### Task requirements
Give back only the lines in the records below from the one with "爱在天府，中粮可口可乐与爱共舞浪漫度七夕" to the one with "AIVA California Pistachio", both inclusive, word for word.

### Entries provided
[Start of Attachment]
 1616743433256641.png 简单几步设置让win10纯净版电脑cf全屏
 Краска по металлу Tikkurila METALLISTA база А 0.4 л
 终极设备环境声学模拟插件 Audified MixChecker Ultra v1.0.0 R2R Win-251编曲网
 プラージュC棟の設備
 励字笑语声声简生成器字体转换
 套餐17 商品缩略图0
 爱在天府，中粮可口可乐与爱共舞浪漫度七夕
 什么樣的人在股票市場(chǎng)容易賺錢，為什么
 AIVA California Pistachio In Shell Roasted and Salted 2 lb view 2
[End of Attachment]
[Start of Attachment]
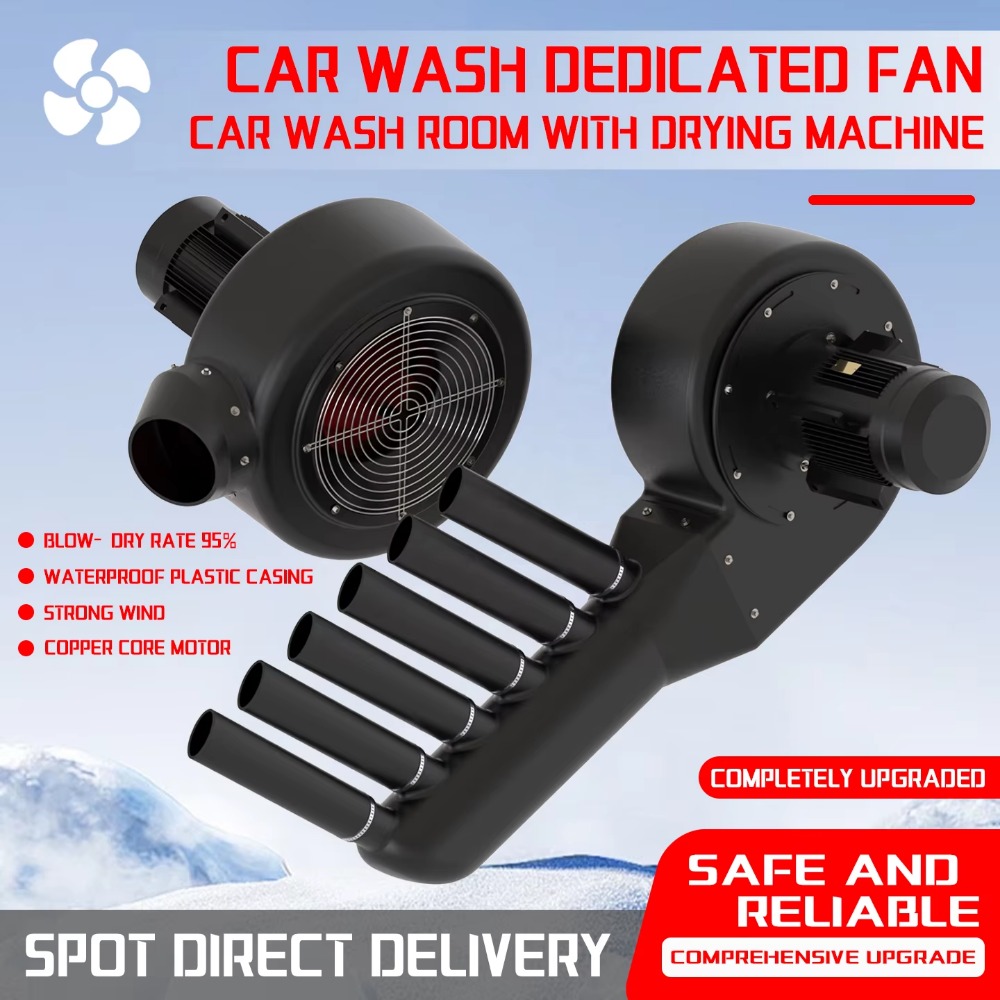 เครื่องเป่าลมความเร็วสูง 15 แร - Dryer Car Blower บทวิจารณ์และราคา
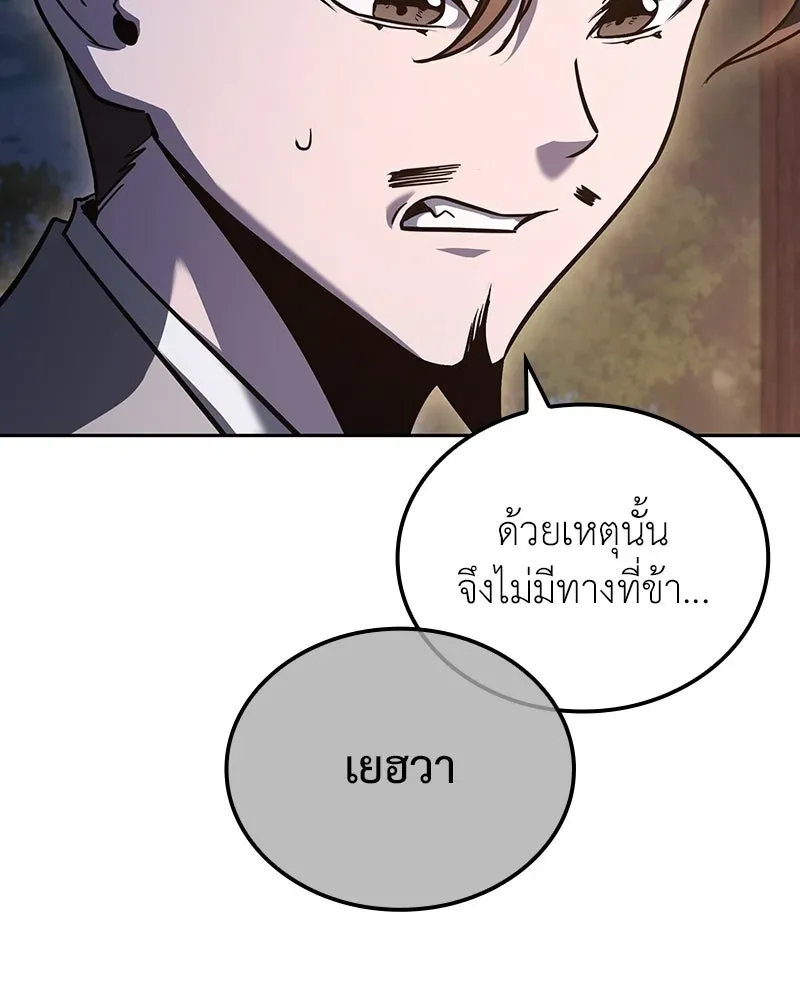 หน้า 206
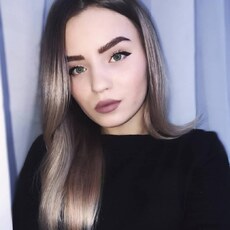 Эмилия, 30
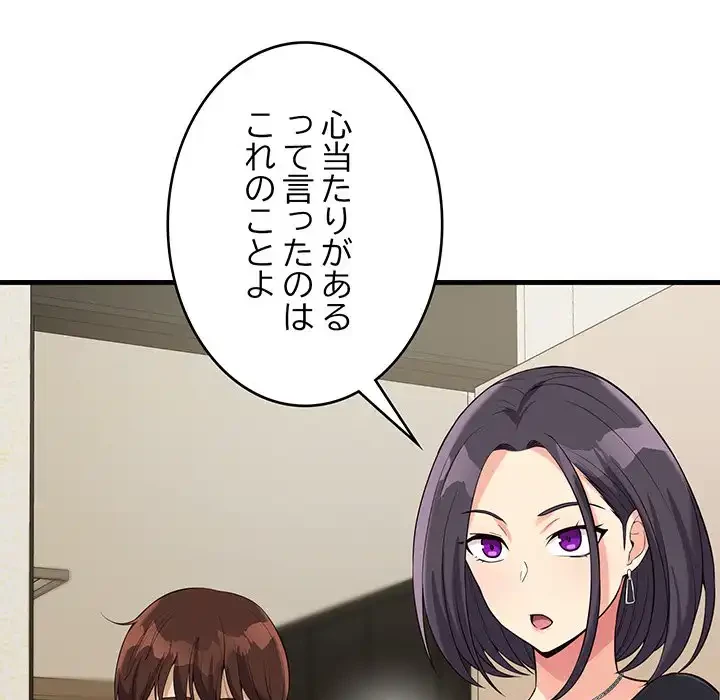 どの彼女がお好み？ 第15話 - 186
[End of Attachment]
### Exercise answer
 爱在天府，中粮可口可乐与爱共舞浪漫度七夕
 什么樣的人在股票市場(chǎng)容易賺錢，為什么
 AIVA California Pistachio In Shell Roasted and Salted 2 lb view 2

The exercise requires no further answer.